The Practical Yet Magical Effects of Baking Crackers with My Kids

The Practical Yet Magical Effects of Baking Crackers with My Kids

(Image credit: Tim and Angela Chin)

Around my family table, my husband and I relish deep bowls of borscht and hearty chowder; the kids put up with winter soups for the sake of the homemade crackers in the center of the table. This accompaniment to our soup comes in all shapes and sizes, with crispy, cheesy edges and fork marks in the center — just like the crackers of my childhood.

Playing with dough of any kind has always held my children's attention and if they can eat the end result, then it's a sure thing they will stick around to help. From as early as age 3, 4, or 5 (each child develops at a different pace) I taught them to roll out the dough and cut shapes out of it. We can't always be baking cookies, and so a rolled cracker has become our alternative to gingerbread.

I tend to prep the dough in advance, when the kids are at school, as it benefits from a short rest in the refrigerator. Making the dough is not complicated; everything gets tossed in the food processor and the dough comes together quickly, much like making pie crust. In fact, a pie crust is exactly what you are making, flavoring it with herbs, cheeses, cracked black pepper, or whatever you like.

(Image credit: Tim and Angela Chin)

When they get home, my kids drop their school bags, wash their hands, and join me in the kitchen. After a few years of practice, we've gotten to the point where I can wave in the direction of the fridge and say the dough is ready; you know what to do.

I'll put on music and preheat the oven while they gather their tools: aprons, rolling pins, cookie cutters, flour for dusting the table, and a stack of baking sheets. Then I get busy prepping a soup for dinner while they work at the table and we bliss out for half an hour or so together in the kitchen. I think that baking is as therapeutic for them as it is for me, and that time together is invaluable.
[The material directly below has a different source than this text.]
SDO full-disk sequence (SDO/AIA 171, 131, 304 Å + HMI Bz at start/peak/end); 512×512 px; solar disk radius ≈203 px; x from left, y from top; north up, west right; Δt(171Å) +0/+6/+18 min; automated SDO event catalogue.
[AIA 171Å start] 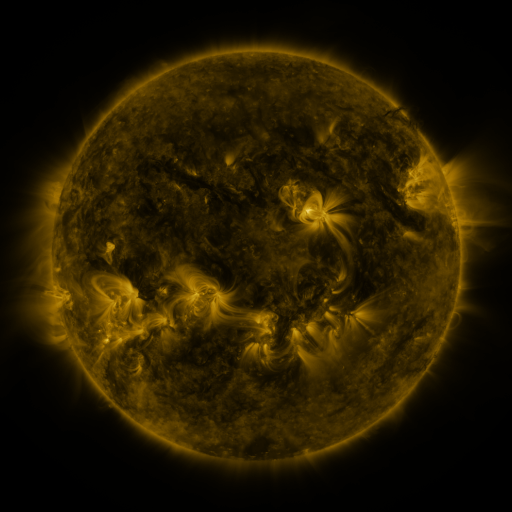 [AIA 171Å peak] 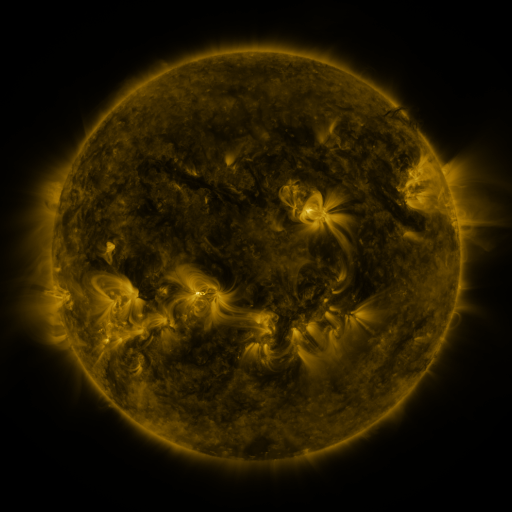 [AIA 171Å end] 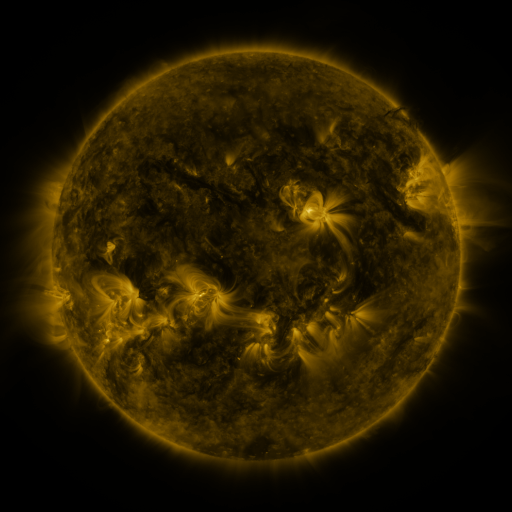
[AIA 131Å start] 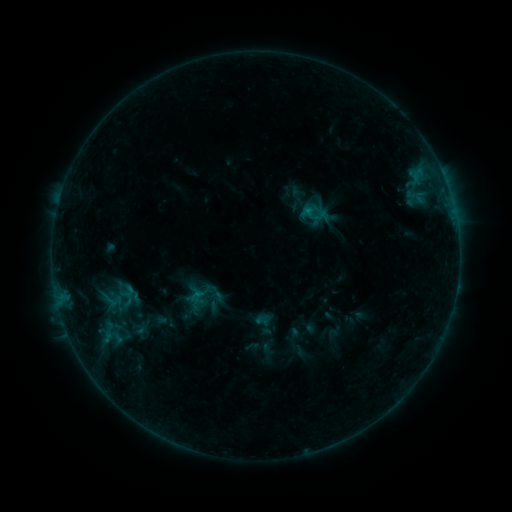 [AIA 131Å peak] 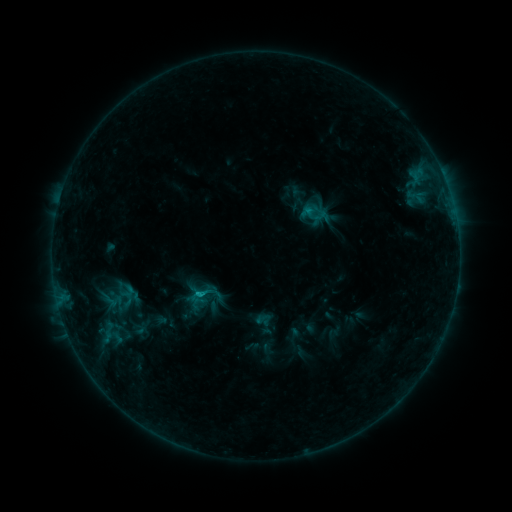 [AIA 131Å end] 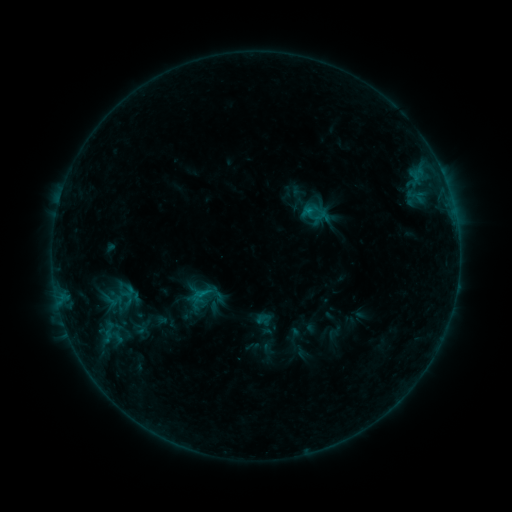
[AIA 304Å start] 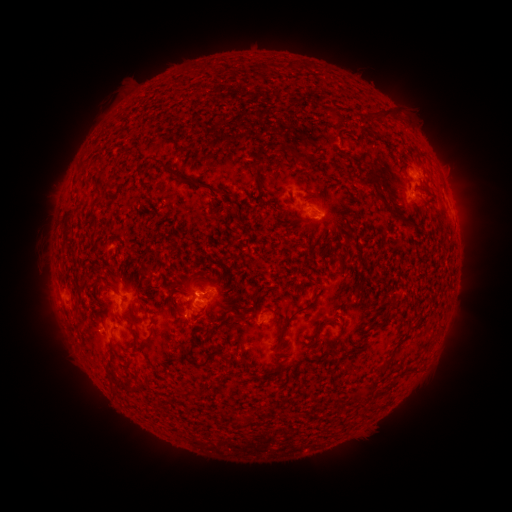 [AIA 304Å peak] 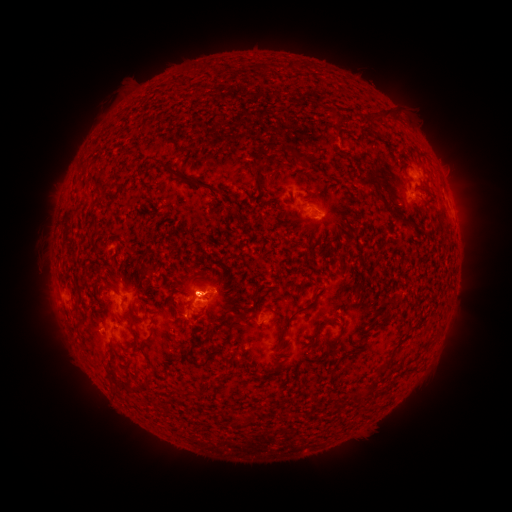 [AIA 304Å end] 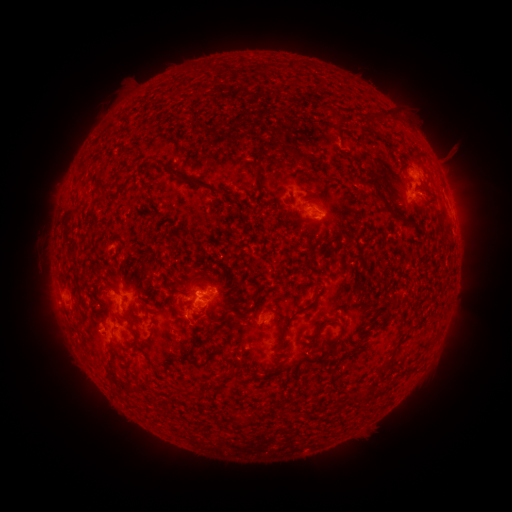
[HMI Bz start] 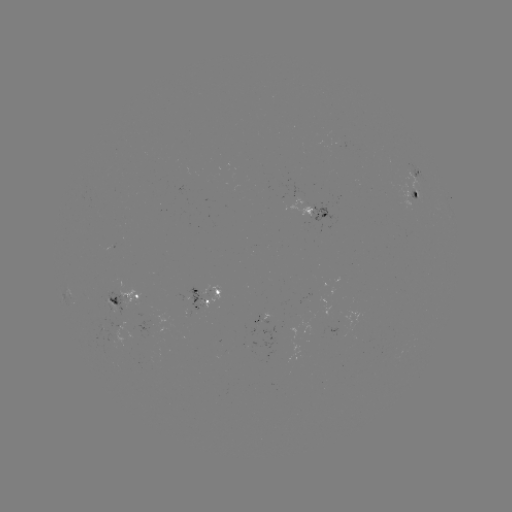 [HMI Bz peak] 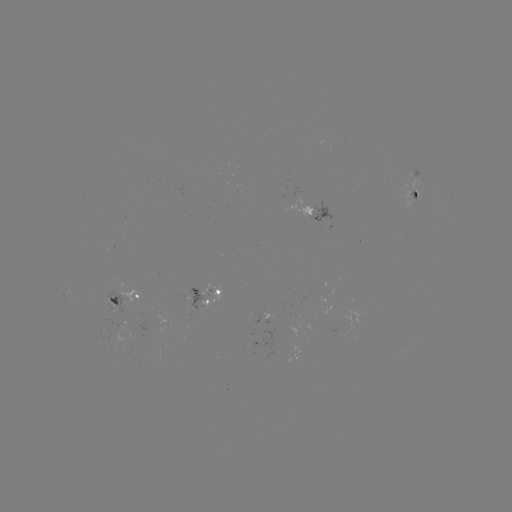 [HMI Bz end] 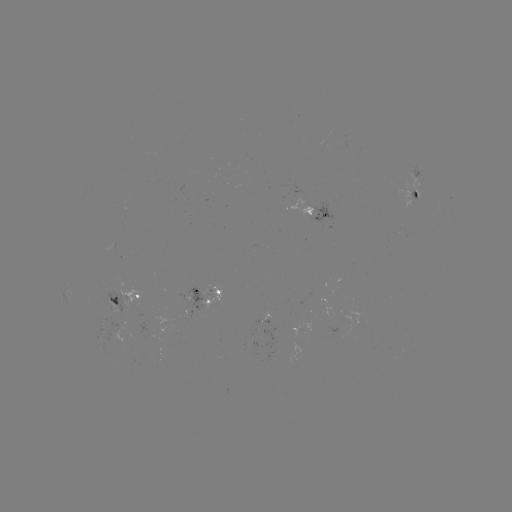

In this recipe, the dough is buttery and uses a soft wheat flour. It is quite forgiving and can take the manhandling that is the result of kids-plus-dough. We usually make some sort of cheesy variety, although I occasionally like a simple wheat thin-type cracker with plenty of snap to it and coarse sea salt sprinkled on the top.

(Image credit: Tim and Angela Chin)

Aside from being absolutely delicious, the bonus of homemade crackers is that they freeze very well. You can freeze the disc of dough, well wrapped in plastic, for about four months. Alternatively, store the baked crackers in an airtight tin and freeze them for up to four months (although they never last that long!). Make a stash of crackers for the freezer, alongside a few quarts of homemade soup, and you are set for a fast weeknight dinner this winter.